**Problem description:** Quote, without any change, the line that contains "Of the options" and all lines that follow it to the end of the data below.

****

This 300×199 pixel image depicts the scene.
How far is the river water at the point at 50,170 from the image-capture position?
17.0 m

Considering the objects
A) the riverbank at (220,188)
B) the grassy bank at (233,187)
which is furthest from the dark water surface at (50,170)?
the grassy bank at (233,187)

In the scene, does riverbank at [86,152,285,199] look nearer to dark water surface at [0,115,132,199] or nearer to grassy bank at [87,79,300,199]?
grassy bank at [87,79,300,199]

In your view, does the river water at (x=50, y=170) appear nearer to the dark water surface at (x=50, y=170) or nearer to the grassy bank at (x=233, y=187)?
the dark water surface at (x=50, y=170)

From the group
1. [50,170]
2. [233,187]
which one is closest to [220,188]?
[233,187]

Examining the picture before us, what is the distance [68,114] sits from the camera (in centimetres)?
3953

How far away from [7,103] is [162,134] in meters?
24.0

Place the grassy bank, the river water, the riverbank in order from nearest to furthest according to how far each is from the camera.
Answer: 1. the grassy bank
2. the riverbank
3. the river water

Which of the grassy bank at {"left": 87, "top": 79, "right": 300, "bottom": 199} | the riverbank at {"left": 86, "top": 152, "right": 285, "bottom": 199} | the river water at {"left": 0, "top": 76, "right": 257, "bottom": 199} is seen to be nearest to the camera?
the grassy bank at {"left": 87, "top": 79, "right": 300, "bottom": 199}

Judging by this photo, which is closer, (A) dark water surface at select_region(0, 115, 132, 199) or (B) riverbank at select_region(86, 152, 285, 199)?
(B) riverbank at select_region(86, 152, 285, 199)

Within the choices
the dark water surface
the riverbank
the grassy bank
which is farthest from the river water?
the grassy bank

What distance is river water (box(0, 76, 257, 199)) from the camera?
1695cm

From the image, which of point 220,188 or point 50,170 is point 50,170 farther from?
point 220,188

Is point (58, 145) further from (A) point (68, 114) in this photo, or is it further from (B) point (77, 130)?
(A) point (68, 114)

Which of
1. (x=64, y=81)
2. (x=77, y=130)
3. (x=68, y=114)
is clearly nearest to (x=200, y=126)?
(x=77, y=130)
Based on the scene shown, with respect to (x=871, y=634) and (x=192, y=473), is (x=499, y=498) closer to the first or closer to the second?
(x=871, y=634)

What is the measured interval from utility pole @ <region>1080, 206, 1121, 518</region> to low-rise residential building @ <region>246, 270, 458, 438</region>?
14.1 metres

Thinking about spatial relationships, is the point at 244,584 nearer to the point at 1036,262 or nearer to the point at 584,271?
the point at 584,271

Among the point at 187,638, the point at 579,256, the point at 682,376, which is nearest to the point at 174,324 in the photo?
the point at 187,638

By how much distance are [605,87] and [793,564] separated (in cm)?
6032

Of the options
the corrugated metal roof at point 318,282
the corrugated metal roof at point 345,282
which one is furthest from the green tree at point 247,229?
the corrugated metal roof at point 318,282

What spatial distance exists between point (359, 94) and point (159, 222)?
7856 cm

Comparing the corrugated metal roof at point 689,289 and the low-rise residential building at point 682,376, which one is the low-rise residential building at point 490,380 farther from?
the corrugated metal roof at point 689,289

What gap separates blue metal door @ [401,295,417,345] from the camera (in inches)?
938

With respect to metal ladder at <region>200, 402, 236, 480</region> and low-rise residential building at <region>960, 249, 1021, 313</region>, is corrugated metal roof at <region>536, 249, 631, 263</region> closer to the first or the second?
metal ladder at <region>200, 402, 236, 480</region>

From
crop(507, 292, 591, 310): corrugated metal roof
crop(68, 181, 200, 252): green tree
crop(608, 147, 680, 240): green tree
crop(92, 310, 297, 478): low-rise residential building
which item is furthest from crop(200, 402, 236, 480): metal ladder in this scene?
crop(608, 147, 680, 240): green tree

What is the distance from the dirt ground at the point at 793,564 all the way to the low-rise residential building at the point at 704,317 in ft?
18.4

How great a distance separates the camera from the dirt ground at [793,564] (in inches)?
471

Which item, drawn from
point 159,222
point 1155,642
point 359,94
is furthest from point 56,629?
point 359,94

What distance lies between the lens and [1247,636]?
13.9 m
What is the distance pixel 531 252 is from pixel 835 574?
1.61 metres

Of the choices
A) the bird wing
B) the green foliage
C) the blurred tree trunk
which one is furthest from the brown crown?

****

**Solution to the problem:**
Of the options
the corrugated metal roof at point 318,282
the corrugated metal roof at point 345,282
which one is furthest from the green tree at point 247,229?
the corrugated metal roof at point 318,282

What spatial distance exists between point (359, 94) and point (159, 222)?
7856 cm

Comparing the corrugated metal roof at point 689,289 and the low-rise residential building at point 682,376, which one is the low-rise residential building at point 490,380 farther from?
the corrugated metal roof at point 689,289

What gap separates blue metal door @ [401,295,417,345] from the camera (in inches)?
938

With respect to metal ladder at <region>200, 402, 236, 480</region> and low-rise residential building at <region>960, 249, 1021, 313</region>, is corrugated metal roof at <region>536, 249, 631, 263</region> closer to the first or the second?
metal ladder at <region>200, 402, 236, 480</region>

From
crop(507, 292, 591, 310): corrugated metal roof
crop(68, 181, 200, 252): green tree
crop(608, 147, 680, 240): green tree
crop(92, 310, 297, 478): low-rise residential building
which item is furthest from crop(200, 402, 236, 480): metal ladder in this scene?
crop(608, 147, 680, 240): green tree

What is the distance from the dirt ground at the point at 793,564 all the way to the low-rise residential building at the point at 704,317 in ft?
18.4

How great a distance separates the camera from the dirt ground at [793,564] (in inches)?
471

Which item, drawn from
point 159,222
point 1155,642
point 359,94
is furthest from point 56,629?
point 359,94

What distance lies between the lens and [1247,636]?
13.9 m
What is the distance pixel 531 252 is from pixel 835 574?
1.61 metres

Of the choices
A) the bird wing
B) the green foliage
C) the blurred tree trunk
which one is furthest from the brown crown?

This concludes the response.